The overarching geoscience methods inherent in this activity are analyzing maps and identifying patterns among multiple datasets. In addition, some instructors may choose to intersperse short discussions throughout the activity about how the data were obtained that highlight geoscience methods. This could include identification of glacial features and deposits in the field; sampling and dating techniques to determine absolute ages of rocks; sediment sampling procedures; and instruments used to characterize the physiography of the ocean floor.

Context for Use

This activity is appropriate for an introductory-level geology or oceanography course. It should be situated in the curriculum before the concepts of continental drift and plate tectonics are discussed. I generally use this activity (or a modified version) in a lecture course or during the lecture portion of a lecture/lab course as an in-class exercise, but it could easily be expanded or included as a component of a plate tectonics lab exercise. No special equipment is necessary, but each student needs to be given a preparation exercise one class meeting in advance, including maps of whichever scientific specialty he/she is assigned.

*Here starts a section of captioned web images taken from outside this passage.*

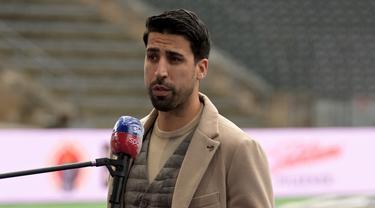 Pada 19 Mei 2021 lalu lewat akun instagramnya, Sami Khedira mengumumkan akan pensiun di akhir musim ini bersama tim yang kini dibelanya, Hertha Berlin. Rentetan cedera disinyalir jadi salah satu alasan. Berikut deretan prestasi apik sang gelandang. (AFP/Soeren Stache/Pool)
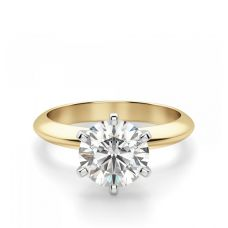 Кольцо с бриллиантом из желтого золота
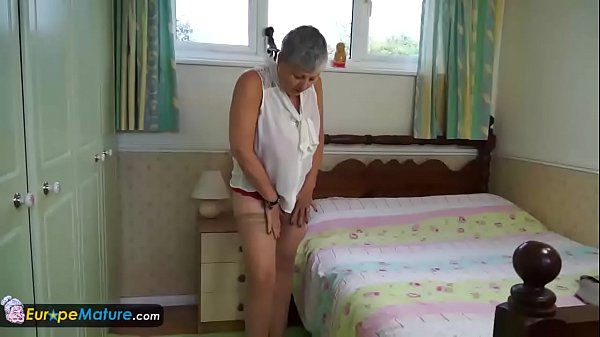 Mom, Granny masturbation, Old mom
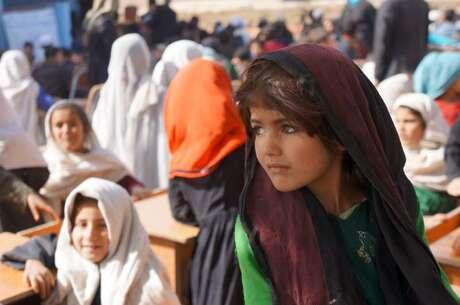 Talibán podría autorizar que niñas vayan a la secundaria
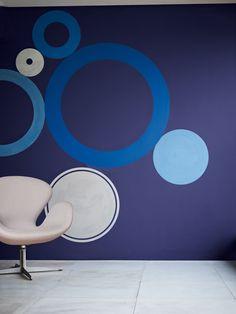 """O post de hoje é pra quem está na dúvida de quais cores escolher para pintar a casa ou apartamento.Se você quer deixar o seu lar na moda, confira as dicas abaixo! Para a Tintas Coral, a aposta do ano 2013 é o """"Violeta Inspirado"""", um tom de índigo com influência do violeta. Eu achei ma-ra-vi-lho-so, é um tom elegante e que ao mesmo tempo transmite a sensação de segurança..."""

Description and Teaching Materials

The necessary materials include a preparation exercise, handout, and color maps for each student. The preparation exercise should be distributed one class meeting in advance and asks students to do some reading in their textbook and come to class prepared to teach other students in the class about some geologic data. Students will receive one of three preparation exercises, each with a different continental drift topic and plate tectonics topic. Students who receive prep A will read about continental shapes and age of the ocean floor, students with prep B will read about fossil distribution and marine sediment thickness, and students with prep C will read about till distribution and ocean physiography. All students will read about the basic idea of continental drift in preparation for class.

During the next class meeting, students will divide into teams, each with one A, one B, and one C representative. Each student receives a handout, a map illustrating locations of mid-ocean ridges, and a map illustrating locations of deep-sea trenches. In teams, students first discuss the lines of evidence for continental drift. Then, they look at their ocean floor data and the ridge and trench maps to look for patterns among the maps. Finally, they come up with hypotheses for why the patterns exist. This activity sets the stage for subsequent discussions about plate tectonics, as well as the difference between continental drift and plate tectonics. I have included some example maps, but you may already have your own maps of oceanic crust ages, marine sediment thicknesses, and ocean physiography that would be equally suitable for this exercise.

Teaching Notes and Tips

On the day that the preparation exercises are distributed, it is important to let students know that (a) they will not be making formal presentations in front of the class; (b) there are three different prep exercises being distributed, so each person should use his/her own handout for preparation purposes. In the past, I have had students use a classmate's prep exercise instead of their own and had too many students do, for example, "A" preparations than "C" preparations. One obvious pitfall of this assignment is that some students will invariably be unprepared or absent on the day that the exercise is implemented. It will likely be the case that groups with multiple "A" representatives, a group missing a "B" representative, etc. will form. In the former case, I suggest that one of the "A" representatives share his/her continental drift information and the other "A" representative share his/her ocean floor data information. In the latter case, I have had "consultants" from other groups join groups with missing data. Finally, I have found that providing some discussion questions for students (I included some examples in the handout) breaks the ice and initiates the group work more efficiently than simply saying to students, "Explain your data to your teammates."